Valaris (VAL)—The Cheapest Stock I’ve Ever Seen

(Zen Buddha Silence by Marilyn Barbone)

(Image: Zen Buddha Silence, by Marilyn Barbone)

March 8, 2020

We continue with examples of Boole’s quantitative investment process in action.

A few weeks ago, we looked at Ranger Energy Services (RNGR):

Before that, we looked at Macro Enterprises (Canada: MCR.V):

This week, we are going to look at Valaris (VAL)—the largest offshore oil driller in the world and the cheapest stock I’ve ever seen—which comes out near the top of the quantitative screen employed by the Boole Microcap Fund.  This results from four steps.

Step One

First we screen for cheapness based on five metrics.  Here are the numbers for Valaris:

    • EV/EBITDA = 4.01
    • P/E = 0.14
    • P/B = 0.01
    • P/CF = 0.07
    • P/S = 0.03

These figures—especially P/E and P/B—make Valaris one of the top ten cheapest companies out of over two thousand that we ranked.  (Note: This assumes a medium-case recovery with EBITDA at $1,510 million and net income at $700 million.  The current market capitalization is $99 million.)

Step Two

Next we calculate the Piotroski F-Score, which is a measure of the fundamental strength of the company.  For more on the Piostroski F-Score, see my blog post here:

Valaris has a Piotroski F-Score of 7.  (The best score possible is 9, while the worst score is 0.)  This is a very good score.

Step Three

Then we rank the company based on low debt, high insider ownership, and shareholder yield.

We measure debt levels by looking at total liabilities (TL) to total assets (TA).  Valaris has TL/TA of 45.0%, which is reasonable.

Insider ownership is important because that means that the people running the company have interests that are aligned with the interests of other shareholders.  At Valaris, insider ownership is approximately 5%.  This isn’t a high percentage, but it does represent a total insider ownership of $5 million.

Shareholder yield is the dividend yield plus the buyback yield.  The company has no dividend and is not buying back shares.  Thus, shareholder yield is practically zero.

Each component of the ranking has a different weight.  The overall combined ranking of Valaris places it in the top 5 stocks on our screen, or the top 0.2% of the more than two thousand companies we ranked.

Data provided:
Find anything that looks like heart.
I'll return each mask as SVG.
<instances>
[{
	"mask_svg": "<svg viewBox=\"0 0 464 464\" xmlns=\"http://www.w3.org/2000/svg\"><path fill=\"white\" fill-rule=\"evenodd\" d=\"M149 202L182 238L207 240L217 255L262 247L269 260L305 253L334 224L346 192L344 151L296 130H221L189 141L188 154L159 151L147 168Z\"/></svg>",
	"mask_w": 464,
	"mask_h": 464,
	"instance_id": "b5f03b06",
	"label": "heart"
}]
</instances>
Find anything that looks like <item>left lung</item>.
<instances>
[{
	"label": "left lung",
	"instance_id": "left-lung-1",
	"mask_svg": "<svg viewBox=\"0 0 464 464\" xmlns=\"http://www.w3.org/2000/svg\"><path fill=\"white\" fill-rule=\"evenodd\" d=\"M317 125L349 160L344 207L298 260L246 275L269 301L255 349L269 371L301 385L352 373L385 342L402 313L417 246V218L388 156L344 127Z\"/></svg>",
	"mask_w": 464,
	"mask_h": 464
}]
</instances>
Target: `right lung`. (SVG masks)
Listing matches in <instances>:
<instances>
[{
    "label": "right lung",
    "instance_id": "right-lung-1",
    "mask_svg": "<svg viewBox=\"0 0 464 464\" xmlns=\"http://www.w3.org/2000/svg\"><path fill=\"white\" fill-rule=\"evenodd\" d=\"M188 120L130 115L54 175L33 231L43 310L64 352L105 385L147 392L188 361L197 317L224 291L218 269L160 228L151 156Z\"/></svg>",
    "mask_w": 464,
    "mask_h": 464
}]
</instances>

Exercises:
[1] List the five cheapness metrics given for Valaris in the Valaris post, each with its value.
[2] In the Valaris post, what Piotroski F-Score does Valaris have?
[3] Reproduce the Valaris post from "Valaris (VAL)—The Cheapest" to "process in action.".
The lines are separate material and have no connection to the Valaris text.

Correct answers:
[1]
EV/EBITDA = 4.01
P/E = 0.14
P/B = 0.01
P/CF = 0.07
P/S = 0.03

[2] Valaris has a Piotroski F-Score of 7.

[3]
Valaris (VAL)—The Cheapest Stock I’ve Ever Seen

(Zen Buddha Silence by Marilyn Barbone)

(Image: Zen Buddha Silence, by Marilyn Barbone)

March 8, 2020

We continue with examples of Boole’s quantitative investment process in action.